Project description:Global CRISPR screens provide an unparalleled, longer-term experimental approach for the identification of essential genes in drug resistance. We used an ~18,000 gene deletion screen to discover ARID1A and other BAF complex components as the most critical factors required for response to two classes of Estrogen Receptor (ER) antagonists, namely ER degraders and Selective Estrogen Receptor Modulators (SERMs). Unexpectedly, ARID1A was also the top candidate for response to the BET inhibitor JQ1, but in the opposite direction, where loss of ARID1A sensitised breast cancer cells to BET inhibition. We show that ARIDA binds chromatin at ER cis-regulatory elements and can physically associate with ER in model systems and primary tumour samples. ARID1A binding to ER enhancer elements, can occur in the absence of ER, suggesting that its repressive activity occurs in an enhancer-specific, but ER-independent manner.
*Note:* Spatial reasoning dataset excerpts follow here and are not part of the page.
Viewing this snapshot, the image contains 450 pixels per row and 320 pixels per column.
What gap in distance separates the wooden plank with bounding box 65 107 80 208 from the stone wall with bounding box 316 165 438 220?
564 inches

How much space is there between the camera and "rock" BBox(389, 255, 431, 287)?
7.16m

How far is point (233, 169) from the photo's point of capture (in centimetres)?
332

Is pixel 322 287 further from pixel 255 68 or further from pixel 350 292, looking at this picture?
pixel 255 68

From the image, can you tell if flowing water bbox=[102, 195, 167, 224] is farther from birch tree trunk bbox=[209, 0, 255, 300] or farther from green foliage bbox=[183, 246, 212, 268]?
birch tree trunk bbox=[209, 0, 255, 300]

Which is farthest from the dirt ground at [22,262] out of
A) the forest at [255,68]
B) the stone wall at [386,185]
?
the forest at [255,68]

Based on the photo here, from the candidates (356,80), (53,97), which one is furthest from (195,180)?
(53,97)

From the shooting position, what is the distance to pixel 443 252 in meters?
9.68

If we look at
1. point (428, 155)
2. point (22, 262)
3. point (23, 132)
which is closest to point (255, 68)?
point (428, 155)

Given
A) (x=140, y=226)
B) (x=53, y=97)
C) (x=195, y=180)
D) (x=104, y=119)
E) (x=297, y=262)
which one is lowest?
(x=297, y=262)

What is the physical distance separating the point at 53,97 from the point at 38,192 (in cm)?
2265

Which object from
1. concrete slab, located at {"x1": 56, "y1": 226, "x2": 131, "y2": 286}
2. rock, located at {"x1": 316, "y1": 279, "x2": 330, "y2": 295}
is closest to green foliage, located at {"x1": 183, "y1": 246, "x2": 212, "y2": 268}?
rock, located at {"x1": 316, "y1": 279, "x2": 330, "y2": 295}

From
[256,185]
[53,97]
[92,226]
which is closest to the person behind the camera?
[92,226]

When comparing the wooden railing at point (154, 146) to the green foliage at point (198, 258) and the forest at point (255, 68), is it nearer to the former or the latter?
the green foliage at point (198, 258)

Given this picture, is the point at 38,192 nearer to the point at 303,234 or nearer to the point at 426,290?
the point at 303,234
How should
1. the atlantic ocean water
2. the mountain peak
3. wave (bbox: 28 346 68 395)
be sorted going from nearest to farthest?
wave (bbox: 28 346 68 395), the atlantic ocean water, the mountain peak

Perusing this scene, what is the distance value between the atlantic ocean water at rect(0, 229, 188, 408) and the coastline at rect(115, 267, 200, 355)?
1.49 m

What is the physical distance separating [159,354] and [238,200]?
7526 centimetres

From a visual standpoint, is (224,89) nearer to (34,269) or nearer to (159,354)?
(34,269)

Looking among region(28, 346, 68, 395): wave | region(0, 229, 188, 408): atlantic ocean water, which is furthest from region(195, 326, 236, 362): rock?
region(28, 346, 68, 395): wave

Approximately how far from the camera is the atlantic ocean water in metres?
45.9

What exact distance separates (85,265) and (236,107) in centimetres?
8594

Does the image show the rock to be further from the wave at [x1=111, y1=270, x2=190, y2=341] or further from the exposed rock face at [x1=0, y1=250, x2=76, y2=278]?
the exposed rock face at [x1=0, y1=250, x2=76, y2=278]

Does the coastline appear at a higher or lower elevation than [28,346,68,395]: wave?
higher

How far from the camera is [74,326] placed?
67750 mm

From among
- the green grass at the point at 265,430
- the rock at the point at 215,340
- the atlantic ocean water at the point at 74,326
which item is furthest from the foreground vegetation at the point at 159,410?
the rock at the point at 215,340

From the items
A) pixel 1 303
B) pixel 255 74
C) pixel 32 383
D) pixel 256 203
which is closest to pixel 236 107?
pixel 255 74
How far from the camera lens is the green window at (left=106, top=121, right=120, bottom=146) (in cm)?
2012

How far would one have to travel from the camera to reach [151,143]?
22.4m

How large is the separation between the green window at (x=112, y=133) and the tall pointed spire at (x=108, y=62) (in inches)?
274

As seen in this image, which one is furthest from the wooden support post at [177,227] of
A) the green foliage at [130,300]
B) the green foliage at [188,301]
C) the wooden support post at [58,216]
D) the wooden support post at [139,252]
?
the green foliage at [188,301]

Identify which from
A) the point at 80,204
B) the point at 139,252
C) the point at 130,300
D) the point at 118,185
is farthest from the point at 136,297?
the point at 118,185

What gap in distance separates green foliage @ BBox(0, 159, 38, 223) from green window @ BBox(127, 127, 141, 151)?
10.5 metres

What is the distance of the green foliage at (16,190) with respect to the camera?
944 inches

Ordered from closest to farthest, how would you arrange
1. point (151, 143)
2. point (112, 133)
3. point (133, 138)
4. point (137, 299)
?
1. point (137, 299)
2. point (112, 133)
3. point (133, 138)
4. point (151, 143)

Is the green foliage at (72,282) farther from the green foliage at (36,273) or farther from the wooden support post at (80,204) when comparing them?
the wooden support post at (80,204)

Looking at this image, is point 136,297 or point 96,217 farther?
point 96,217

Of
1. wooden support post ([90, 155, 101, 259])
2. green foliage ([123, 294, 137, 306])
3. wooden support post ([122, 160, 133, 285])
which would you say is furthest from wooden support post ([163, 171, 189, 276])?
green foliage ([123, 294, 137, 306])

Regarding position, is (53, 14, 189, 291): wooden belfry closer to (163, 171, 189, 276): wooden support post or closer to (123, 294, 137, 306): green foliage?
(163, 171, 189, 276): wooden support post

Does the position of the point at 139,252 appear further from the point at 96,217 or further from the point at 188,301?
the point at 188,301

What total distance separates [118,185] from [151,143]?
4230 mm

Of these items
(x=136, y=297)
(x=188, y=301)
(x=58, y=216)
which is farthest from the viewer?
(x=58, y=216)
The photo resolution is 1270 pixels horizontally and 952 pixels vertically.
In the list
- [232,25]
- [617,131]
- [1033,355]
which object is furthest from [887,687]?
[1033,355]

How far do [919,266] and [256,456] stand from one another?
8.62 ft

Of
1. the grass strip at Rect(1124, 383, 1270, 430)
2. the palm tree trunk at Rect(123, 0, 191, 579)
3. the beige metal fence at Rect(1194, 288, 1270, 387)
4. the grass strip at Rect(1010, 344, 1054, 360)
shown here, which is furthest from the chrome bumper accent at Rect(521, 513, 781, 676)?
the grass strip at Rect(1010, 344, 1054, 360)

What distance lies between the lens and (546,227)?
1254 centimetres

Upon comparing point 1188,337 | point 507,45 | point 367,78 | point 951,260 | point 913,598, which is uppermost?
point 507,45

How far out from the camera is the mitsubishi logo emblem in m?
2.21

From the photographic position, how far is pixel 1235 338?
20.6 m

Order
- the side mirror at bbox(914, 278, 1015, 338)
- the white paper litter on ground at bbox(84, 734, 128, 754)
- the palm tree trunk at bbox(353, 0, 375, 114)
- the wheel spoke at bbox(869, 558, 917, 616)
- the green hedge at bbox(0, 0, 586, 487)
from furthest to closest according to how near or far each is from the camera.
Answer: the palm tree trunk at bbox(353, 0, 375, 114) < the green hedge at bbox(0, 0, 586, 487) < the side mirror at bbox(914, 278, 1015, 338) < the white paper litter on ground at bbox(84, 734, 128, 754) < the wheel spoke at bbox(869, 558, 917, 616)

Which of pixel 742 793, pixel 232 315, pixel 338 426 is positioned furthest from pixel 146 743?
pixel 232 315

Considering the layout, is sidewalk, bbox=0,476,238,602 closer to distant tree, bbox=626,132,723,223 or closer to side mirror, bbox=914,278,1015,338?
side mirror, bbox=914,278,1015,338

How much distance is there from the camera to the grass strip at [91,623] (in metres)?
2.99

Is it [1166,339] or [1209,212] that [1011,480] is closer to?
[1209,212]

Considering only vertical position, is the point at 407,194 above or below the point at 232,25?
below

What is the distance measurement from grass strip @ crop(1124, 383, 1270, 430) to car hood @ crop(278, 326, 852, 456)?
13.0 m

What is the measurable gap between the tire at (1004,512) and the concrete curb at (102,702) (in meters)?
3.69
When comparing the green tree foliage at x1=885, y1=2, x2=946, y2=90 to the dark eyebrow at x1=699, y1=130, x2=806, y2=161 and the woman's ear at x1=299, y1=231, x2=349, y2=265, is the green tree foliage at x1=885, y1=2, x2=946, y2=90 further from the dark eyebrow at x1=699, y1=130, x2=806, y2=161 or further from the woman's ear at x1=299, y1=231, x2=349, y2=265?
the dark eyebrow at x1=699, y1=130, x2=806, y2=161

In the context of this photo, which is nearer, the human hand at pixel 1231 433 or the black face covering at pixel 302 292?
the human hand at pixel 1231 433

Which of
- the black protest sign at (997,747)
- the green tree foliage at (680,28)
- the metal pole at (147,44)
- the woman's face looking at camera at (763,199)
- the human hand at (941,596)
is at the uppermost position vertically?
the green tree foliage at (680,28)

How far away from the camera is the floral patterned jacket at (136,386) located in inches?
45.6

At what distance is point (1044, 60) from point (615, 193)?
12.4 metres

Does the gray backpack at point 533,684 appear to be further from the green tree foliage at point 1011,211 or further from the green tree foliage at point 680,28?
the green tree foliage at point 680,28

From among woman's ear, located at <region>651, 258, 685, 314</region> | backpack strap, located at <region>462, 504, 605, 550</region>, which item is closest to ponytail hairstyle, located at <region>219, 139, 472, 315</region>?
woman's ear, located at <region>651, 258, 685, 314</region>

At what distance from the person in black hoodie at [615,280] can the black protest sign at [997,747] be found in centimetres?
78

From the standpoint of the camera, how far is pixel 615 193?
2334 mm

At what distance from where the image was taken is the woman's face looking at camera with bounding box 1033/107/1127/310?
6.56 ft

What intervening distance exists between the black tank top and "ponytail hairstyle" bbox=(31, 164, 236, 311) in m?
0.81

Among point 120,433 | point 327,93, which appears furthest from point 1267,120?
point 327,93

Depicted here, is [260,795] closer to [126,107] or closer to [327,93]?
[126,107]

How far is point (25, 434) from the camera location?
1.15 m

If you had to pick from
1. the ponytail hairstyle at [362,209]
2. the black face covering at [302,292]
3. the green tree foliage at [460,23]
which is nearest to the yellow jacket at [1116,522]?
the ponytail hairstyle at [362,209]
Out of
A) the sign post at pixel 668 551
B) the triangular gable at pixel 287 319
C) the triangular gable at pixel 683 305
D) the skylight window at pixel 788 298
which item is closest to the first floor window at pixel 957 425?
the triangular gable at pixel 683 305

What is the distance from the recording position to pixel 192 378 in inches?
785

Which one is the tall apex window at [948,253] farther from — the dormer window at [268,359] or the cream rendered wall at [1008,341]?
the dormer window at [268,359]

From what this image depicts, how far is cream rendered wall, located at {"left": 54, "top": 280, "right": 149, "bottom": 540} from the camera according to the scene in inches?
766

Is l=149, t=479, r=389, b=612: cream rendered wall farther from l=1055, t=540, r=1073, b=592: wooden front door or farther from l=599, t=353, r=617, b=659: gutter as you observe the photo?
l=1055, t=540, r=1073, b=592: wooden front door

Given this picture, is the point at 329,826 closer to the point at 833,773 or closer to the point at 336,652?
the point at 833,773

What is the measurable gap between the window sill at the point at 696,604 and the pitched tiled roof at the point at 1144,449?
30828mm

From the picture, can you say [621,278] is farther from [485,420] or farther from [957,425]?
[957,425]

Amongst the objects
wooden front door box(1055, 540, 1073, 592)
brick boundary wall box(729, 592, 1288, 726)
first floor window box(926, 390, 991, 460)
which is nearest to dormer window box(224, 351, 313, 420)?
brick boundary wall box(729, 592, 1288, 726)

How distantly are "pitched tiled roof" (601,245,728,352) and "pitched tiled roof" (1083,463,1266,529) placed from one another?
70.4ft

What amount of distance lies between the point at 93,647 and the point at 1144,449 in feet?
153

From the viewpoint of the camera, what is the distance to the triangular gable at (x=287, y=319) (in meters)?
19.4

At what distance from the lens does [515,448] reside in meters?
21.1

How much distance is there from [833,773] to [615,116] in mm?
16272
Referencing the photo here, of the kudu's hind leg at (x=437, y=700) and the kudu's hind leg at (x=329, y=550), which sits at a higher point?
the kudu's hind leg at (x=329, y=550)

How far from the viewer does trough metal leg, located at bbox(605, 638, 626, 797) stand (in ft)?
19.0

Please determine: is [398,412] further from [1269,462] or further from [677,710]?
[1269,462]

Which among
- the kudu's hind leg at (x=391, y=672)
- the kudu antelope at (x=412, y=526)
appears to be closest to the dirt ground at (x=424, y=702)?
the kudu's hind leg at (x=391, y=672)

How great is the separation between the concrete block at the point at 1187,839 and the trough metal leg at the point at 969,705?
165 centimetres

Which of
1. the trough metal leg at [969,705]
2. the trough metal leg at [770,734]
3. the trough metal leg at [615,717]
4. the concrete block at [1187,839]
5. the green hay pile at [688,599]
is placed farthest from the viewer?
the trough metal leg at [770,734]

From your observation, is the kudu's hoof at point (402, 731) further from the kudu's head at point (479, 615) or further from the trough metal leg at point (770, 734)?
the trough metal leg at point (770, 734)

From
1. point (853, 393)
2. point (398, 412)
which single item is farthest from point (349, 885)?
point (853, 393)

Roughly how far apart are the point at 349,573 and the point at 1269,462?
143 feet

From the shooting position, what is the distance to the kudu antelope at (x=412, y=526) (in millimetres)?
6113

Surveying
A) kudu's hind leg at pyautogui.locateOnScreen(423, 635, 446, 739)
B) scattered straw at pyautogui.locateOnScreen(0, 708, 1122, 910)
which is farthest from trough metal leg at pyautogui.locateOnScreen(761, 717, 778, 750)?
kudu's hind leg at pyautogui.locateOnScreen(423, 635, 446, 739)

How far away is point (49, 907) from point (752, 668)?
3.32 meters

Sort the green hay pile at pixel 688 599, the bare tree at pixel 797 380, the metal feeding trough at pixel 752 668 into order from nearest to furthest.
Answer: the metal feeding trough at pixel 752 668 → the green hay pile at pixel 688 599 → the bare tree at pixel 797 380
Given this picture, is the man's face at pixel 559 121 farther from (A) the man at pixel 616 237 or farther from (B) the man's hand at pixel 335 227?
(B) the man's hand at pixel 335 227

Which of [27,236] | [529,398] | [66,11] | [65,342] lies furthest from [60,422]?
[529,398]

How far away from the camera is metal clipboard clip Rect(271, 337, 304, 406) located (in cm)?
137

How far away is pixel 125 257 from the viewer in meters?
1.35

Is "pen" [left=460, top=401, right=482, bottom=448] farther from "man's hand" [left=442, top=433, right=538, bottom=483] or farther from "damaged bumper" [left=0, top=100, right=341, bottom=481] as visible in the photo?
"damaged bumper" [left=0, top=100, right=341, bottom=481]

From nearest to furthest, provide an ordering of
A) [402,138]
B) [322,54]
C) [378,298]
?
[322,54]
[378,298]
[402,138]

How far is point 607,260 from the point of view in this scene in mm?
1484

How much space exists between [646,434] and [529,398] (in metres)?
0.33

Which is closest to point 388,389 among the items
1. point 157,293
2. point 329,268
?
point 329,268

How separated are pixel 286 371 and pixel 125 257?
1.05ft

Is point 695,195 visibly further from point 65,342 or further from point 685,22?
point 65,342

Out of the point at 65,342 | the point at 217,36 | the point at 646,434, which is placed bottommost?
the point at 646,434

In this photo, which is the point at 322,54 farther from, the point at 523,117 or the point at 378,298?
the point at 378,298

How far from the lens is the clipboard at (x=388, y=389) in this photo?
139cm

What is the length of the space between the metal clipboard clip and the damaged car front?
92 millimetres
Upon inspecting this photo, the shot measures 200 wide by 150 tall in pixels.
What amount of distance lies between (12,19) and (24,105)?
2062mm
Specific targeting of ARID1A validated the CRISPR screen and shows that depletion of BAF activity, does not result in redundancy from P-BAF, the other ATP-dependent chromatin remodelling complex, but instead results in loss of HDAC1 binding, increased Histone 4 lysine acetylation and subsequent BRD4-driven growth. ARID1A and the BAF complex therefore function as a critical mechanism of antiestrogen activity and mutation or depletion in BAF activity drives a BRD4-mediated proliferative program that is refractory to ER targeted agents. Since ARID1A is mutated in a subset of treatment-resistant disease, these findings provide mechanistic insight and treatment strategies for patients, based on BAF complex fidelity status.